━━ DATASET RECORDS ━━

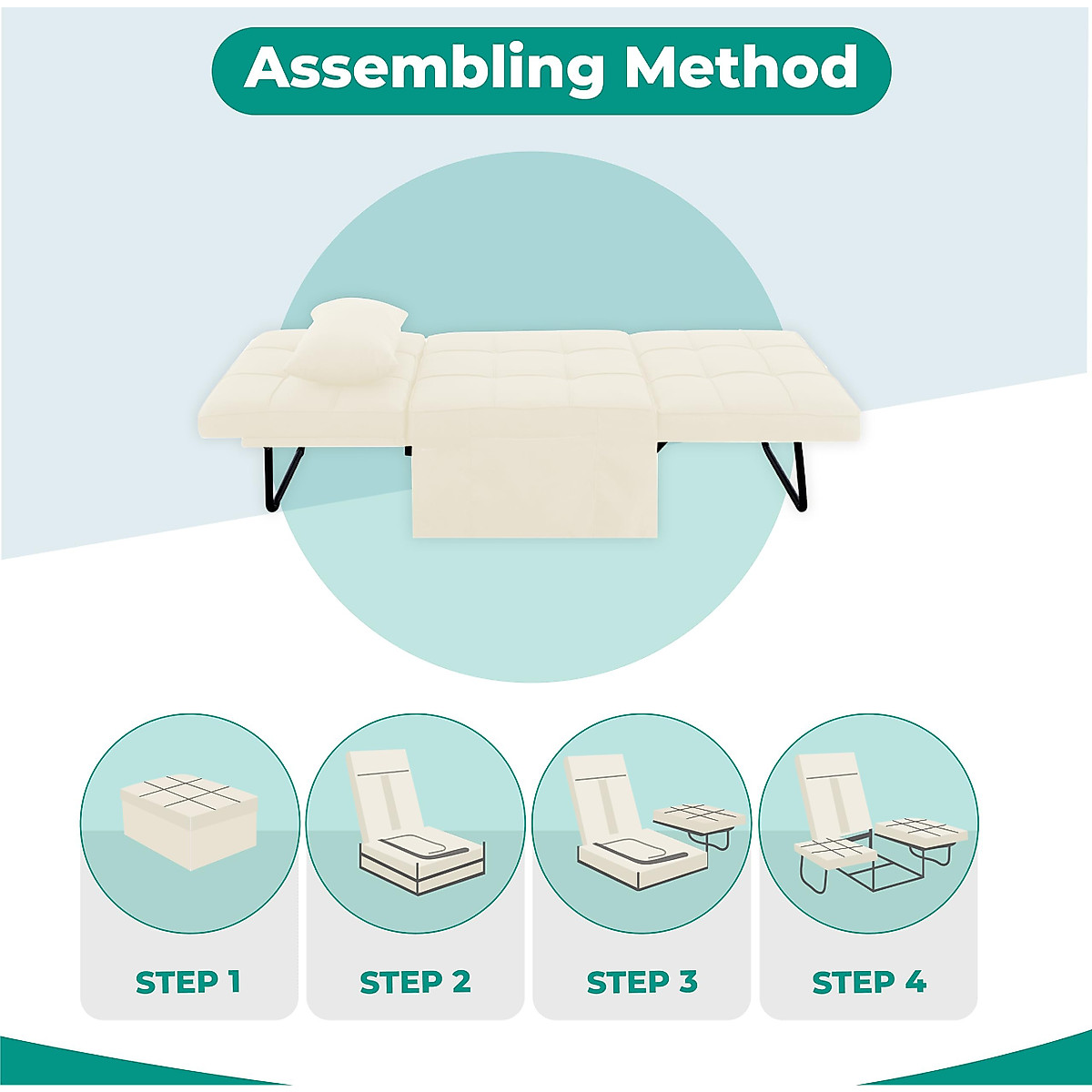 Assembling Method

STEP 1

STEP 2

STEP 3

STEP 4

━━━
━━ DATASET RECORDS ━━

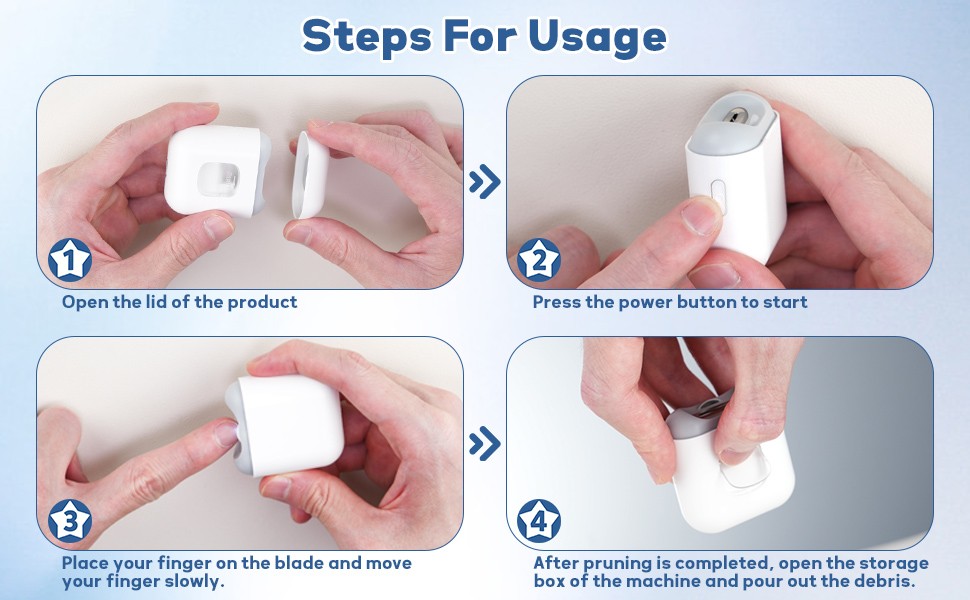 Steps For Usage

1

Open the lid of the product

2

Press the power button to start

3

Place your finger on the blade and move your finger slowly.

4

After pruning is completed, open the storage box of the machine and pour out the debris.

━━━

» **WHAT YOU NEED TO DO**
Above are some lines. Repeat exactly, and only, those from the line that has "Open the lid of the product" through the line that has "After pruning is".

» **OUTPUT FOR THIS TASK**
Open the lid of the product

2

Press the power button to start

3

Place your finger on the blade and move your finger slowly.

4

After pruning is completed, open the storage box of the machine and pour out the debris.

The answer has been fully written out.